■ Given task:
Please copy the material from the line with "in the photo?" up to and including its final line, changing "rosette" to "medallion" and leaving everything else untouched.

■ Given information:

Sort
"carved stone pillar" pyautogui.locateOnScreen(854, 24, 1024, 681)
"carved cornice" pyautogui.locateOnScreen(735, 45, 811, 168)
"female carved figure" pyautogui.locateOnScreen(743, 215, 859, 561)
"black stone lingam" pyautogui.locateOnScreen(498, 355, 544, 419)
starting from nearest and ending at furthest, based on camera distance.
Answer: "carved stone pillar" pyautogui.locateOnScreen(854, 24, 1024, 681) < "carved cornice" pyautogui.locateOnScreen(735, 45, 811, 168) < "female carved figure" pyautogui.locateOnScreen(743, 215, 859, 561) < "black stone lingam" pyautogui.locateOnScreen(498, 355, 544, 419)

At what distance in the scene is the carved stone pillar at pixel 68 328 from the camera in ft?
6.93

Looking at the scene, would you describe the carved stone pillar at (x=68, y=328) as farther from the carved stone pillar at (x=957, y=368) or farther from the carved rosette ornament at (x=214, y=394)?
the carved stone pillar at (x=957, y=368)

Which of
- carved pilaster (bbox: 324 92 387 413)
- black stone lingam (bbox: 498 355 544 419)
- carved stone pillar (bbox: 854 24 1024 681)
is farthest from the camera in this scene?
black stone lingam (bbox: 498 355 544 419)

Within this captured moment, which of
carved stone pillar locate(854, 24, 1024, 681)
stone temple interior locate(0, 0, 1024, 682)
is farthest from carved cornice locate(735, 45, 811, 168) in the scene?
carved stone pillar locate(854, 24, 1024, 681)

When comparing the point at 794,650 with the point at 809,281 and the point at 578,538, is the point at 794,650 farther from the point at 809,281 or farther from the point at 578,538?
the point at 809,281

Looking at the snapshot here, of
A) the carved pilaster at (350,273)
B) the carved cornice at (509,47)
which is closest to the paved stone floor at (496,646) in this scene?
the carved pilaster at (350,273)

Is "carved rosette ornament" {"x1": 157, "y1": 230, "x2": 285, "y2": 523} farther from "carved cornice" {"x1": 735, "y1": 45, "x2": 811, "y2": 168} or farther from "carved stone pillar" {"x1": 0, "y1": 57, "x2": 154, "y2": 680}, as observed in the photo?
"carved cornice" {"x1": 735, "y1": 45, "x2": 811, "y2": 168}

■ Worked answer:
Is "carved medallion ornament" {"x1": 157, "y1": 230, "x2": 285, "y2": 523} farther from "carved cornice" {"x1": 735, "y1": 45, "x2": 811, "y2": 168} or farther from "carved stone pillar" {"x1": 0, "y1": 57, "x2": 154, "y2": 680}, as observed in the photo?
"carved cornice" {"x1": 735, "y1": 45, "x2": 811, "y2": 168}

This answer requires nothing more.